Given task: Put the entries from the line with "Seen in this photograph, given the choices" through the end of the entries into a numbered list, skipping any blank lines.

#### Records shown

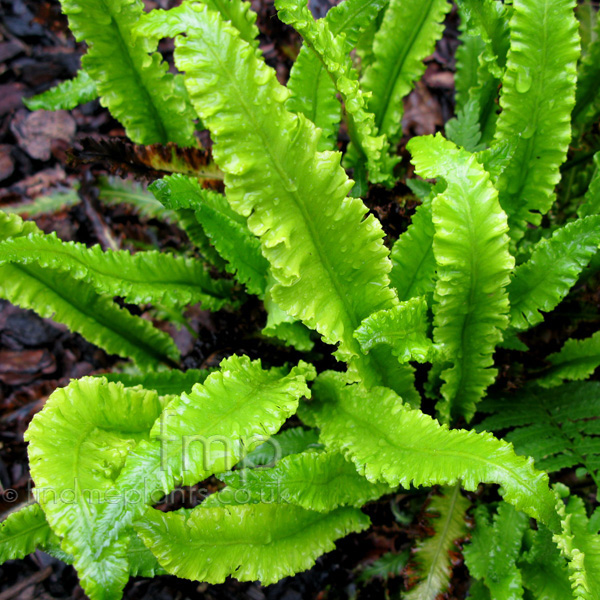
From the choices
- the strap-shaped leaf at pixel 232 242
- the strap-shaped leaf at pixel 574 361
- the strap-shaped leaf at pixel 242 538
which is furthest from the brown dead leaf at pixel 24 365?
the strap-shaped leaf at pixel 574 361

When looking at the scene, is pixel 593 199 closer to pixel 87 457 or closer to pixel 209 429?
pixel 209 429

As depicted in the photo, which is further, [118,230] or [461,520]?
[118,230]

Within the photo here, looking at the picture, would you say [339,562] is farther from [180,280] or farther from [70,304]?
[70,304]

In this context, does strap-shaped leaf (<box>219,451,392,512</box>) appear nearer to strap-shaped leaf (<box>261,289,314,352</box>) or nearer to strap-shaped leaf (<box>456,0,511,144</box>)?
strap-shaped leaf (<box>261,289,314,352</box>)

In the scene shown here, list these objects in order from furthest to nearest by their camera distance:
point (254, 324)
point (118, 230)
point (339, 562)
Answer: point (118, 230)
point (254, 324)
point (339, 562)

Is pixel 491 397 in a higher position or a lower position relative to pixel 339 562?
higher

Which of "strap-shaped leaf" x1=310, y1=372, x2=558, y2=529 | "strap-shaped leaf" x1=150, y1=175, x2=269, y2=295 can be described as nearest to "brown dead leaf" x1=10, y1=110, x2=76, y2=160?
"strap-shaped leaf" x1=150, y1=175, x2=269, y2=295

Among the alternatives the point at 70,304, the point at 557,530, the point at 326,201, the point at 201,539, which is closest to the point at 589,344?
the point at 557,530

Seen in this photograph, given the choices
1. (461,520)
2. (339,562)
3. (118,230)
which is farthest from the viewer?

########

Output below:
1. Seen in this photograph, given the choices
2. 1. (461,520)
3. 2. (339,562)
4. 3. (118,230)
5. which is farthest from the viewer?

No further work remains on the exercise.